In the analysis of these interviews, essential design elements for each step of PharmFIT™ became clearer (Fig. 1). Many screening services currently performed by pharmacists, such point-of-care tests for viral infections like influenza, result in some type of pharmaceutical intervention. PharmFIT™, however, may be unique in that follow-up, if needed, is another medical service (colonoscopy) that would likely require a PCP referral. Despite this difference, PCPs reported confidence that pharmacists, with appropriate training, can identify patients eligible for FIT and provide appropriate education and counseling. PCPs were also unconcerned about receiving results for a FIT they did not order, but there was some variability in support for pharmacists communicating positive FIT results to patients. In Fig. 1, we depict the specific design for the steps of PharmFIT™, derived from the themes that emerged from these interviews, that may maximize likelihood of PCP buy-in and acceptance of pharmacy-based FIT distribution.
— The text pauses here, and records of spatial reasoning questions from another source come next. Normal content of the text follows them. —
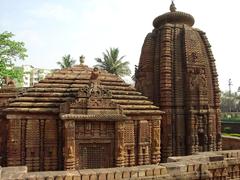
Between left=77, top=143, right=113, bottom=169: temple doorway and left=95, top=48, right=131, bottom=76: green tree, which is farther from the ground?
left=95, top=48, right=131, bottom=76: green tree

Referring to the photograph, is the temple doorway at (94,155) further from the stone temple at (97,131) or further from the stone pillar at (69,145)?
the stone pillar at (69,145)

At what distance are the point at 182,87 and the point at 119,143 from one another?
626 centimetres

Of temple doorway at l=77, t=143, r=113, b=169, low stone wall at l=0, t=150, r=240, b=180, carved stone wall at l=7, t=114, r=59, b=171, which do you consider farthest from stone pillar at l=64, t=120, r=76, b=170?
low stone wall at l=0, t=150, r=240, b=180

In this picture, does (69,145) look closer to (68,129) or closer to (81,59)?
(68,129)

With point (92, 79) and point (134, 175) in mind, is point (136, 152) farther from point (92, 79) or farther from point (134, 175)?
point (134, 175)

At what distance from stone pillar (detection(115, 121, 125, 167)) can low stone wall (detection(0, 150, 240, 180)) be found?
2.96m

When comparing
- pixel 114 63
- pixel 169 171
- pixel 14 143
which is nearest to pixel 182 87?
pixel 169 171

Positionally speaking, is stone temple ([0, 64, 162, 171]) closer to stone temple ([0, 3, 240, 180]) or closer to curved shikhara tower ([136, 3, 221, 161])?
stone temple ([0, 3, 240, 180])

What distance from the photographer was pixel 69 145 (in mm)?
9969

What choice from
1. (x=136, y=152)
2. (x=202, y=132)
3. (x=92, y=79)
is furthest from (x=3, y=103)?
(x=202, y=132)

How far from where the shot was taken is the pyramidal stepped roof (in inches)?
412

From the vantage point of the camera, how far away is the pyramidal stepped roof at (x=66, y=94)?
10469 mm

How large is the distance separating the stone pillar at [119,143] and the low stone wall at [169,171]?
2.96m

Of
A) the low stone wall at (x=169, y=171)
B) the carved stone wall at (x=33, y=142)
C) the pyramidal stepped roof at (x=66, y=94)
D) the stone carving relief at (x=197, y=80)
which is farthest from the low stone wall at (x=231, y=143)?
the carved stone wall at (x=33, y=142)
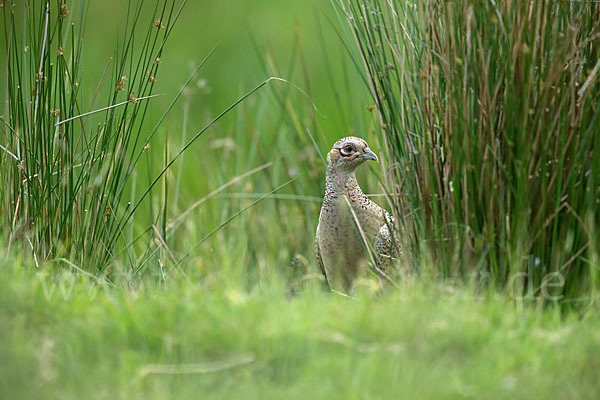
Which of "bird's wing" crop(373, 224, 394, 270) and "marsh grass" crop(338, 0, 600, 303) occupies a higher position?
"marsh grass" crop(338, 0, 600, 303)

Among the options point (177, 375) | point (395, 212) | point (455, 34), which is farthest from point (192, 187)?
point (177, 375)

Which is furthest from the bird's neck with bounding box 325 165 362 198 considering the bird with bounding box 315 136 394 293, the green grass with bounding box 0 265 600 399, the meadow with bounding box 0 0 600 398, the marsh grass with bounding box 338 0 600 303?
the green grass with bounding box 0 265 600 399

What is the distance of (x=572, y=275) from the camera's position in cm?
364

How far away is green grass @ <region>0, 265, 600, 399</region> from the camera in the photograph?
9.00ft

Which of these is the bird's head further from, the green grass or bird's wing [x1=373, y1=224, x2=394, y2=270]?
the green grass

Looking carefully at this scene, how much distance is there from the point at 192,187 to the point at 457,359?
550cm

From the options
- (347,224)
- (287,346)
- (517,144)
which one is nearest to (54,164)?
(347,224)

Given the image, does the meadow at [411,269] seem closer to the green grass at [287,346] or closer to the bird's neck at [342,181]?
the green grass at [287,346]

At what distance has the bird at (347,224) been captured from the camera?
4828 millimetres

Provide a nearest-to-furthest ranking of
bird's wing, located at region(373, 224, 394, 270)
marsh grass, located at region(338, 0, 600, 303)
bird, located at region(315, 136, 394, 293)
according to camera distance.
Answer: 1. marsh grass, located at region(338, 0, 600, 303)
2. bird's wing, located at region(373, 224, 394, 270)
3. bird, located at region(315, 136, 394, 293)

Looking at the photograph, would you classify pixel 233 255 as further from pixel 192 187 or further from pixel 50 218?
pixel 192 187

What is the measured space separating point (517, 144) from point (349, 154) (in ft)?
4.90

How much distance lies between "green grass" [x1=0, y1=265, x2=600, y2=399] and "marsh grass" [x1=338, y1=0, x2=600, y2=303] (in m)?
0.39

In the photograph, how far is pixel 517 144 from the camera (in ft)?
11.9
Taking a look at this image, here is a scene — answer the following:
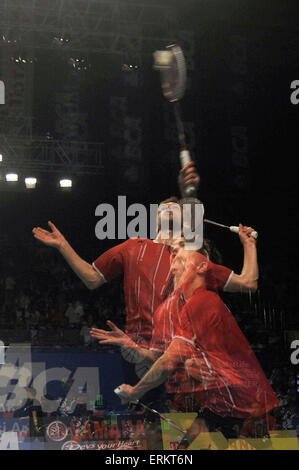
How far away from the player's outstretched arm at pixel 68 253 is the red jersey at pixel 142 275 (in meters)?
0.07

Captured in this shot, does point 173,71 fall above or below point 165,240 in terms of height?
above

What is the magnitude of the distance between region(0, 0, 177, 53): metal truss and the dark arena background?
2 centimetres

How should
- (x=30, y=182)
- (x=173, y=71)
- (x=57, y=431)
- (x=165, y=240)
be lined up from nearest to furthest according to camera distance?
(x=165, y=240), (x=173, y=71), (x=57, y=431), (x=30, y=182)

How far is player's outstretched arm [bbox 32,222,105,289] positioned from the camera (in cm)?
347

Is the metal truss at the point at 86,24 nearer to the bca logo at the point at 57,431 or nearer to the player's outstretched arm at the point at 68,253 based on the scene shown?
the player's outstretched arm at the point at 68,253

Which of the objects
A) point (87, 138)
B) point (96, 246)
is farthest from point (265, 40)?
point (96, 246)

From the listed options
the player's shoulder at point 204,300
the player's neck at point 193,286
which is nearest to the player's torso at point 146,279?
the player's neck at point 193,286

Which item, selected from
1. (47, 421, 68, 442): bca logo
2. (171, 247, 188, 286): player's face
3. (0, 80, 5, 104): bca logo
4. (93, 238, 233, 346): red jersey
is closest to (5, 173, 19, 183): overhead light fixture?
(0, 80, 5, 104): bca logo

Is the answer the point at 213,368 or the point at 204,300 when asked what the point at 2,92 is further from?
the point at 213,368

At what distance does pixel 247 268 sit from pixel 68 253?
3.36 feet

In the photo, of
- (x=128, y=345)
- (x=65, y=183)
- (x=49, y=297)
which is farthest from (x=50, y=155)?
(x=128, y=345)

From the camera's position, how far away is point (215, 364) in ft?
11.1

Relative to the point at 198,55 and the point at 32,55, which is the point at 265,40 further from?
the point at 32,55

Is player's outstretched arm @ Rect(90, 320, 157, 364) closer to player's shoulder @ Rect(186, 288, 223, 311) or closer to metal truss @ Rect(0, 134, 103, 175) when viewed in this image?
player's shoulder @ Rect(186, 288, 223, 311)
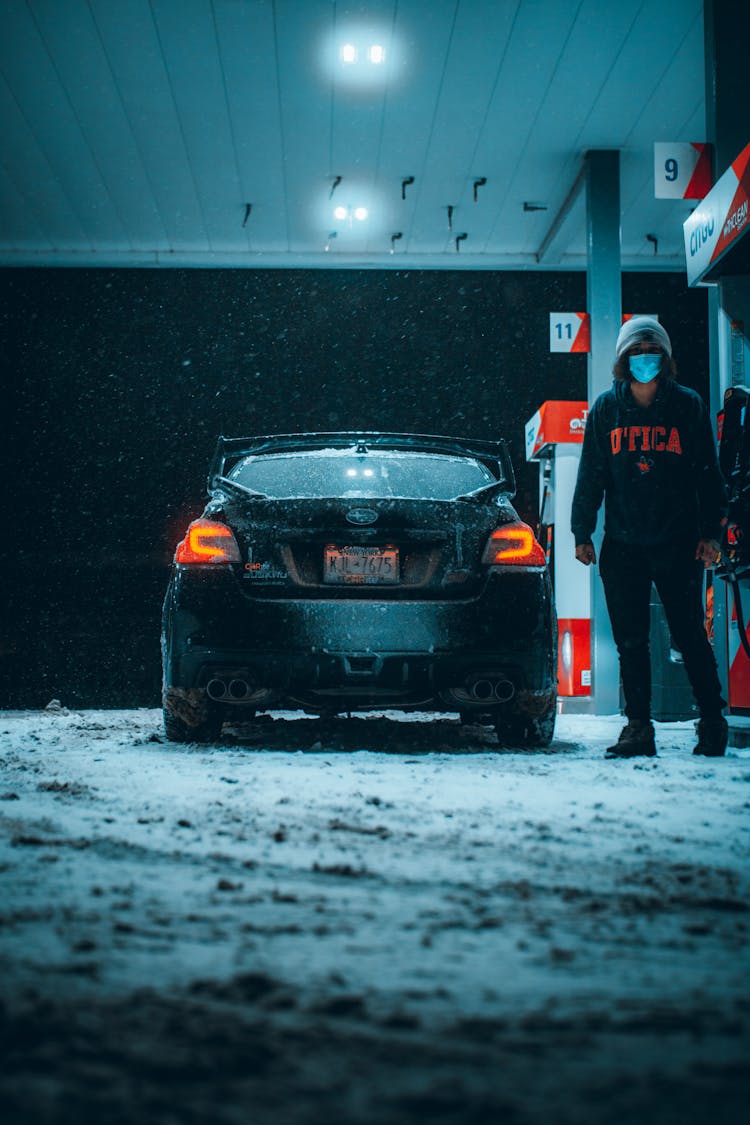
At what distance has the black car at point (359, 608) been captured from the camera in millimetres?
4484

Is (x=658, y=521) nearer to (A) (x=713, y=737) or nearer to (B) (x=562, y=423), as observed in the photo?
(A) (x=713, y=737)

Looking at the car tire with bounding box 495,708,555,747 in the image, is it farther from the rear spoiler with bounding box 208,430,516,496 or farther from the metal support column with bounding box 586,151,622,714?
the metal support column with bounding box 586,151,622,714

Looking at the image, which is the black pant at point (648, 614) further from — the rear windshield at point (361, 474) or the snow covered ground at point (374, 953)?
the snow covered ground at point (374, 953)

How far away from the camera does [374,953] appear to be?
1.73 m

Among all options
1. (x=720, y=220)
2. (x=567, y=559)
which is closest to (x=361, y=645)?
(x=720, y=220)

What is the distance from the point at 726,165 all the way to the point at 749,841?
4573mm

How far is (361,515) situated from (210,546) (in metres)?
0.70

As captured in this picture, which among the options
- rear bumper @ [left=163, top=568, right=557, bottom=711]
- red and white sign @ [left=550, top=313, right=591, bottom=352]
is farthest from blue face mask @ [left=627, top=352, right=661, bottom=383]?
red and white sign @ [left=550, top=313, right=591, bottom=352]

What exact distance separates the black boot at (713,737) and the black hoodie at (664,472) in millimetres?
852

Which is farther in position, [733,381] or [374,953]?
[733,381]

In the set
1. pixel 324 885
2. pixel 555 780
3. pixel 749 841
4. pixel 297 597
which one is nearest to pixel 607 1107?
pixel 324 885

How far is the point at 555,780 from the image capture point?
3.74 meters

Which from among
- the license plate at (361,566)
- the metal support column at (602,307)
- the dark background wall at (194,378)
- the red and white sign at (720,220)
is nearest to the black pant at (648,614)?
the license plate at (361,566)

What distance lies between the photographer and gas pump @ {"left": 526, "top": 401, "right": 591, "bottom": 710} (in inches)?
375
Additional challenges, or facilitators, that are unique to PharmFIT™, will become clear in a larger test of this model of cancer screening delivery.

Fig. 1
figure 1

PharmFIT™ design to maximize PCP acceptability

Strengths and limitations

To our knowledge, this is the first study to directly assess PCPs’ perceptions of a pharmacy-based FIT distribution program called PharmFIT™. Our analysis included PCPs from diverse urban and rural practice settings and multiple primary care disciplines. Additionally, the use of the original CFIR to guide coding and analysis increases the applicability and ease of interpretation of our results. Since our analysis was conducted, a new version of CFIR has been published [53], which could change how we interpret implementation determinants of PharmFIT in future studies. This study also has limitations that should be considered. First, it is possible that additional opinions not reported by our participants could emerge in interviews including PCPs in practice settings not as well represented in our sample (e.g., federally qualified health centers). Additionally, the convenience sample of PCPs represented NC and WA only, states with fairly progressive pharmacy practice policy; it is possible that interviews with PCPs in states with more restrictive practice policies may reveal additional opinions. Further, these interviews were collected prior to the onset of the COVID-19 pandemic and perceptions may have shifted. However, the COVID-19 pandemic has only accelerated the acceptability, growth, and demand of pharmacy-delivered clinical services [28]. It is, thus, unlikely that PCP perceptions of PharmFIT™ have degraded in that time. Finally, while our sample was multi-disciplinary and regionally diverse, we used convenience sampling to recruit participants, potentially biasing results. Future studies should recruit a broader sample of PCPs to determine any variation in themes.

Conclusions

The results of this formative work suggest that PCPs would be supportive of a pharmacy-based FIT distribution program, given appropriate training of pharmacists, a robust system of PCP-pharmacy communication including EHR interoperability, and clear delineation of responsibility for patient follow-up of test results, particularly positive test results. PharmFIT™ has the potential to significantly expand access to CRC screening. We will report elsewhere patient and pharmacist perceptions of this program. The next steps in this formative work are national surveys with large samples of patients (completed)[40, 54, 55] and pharmacists (underway) to further elucidate the themes captured in the qualitative data interviews. We will be exploring concepts related to acceptability, appropriateness, feasibility, and interest in adopting a PharmFIT™ intervention. We have also completed a pilot of the intervention to assess implementation outcomes and estimate the potential impact on CRC screening rates among adults due for FIT screening who visit community pharmacies [50, 51].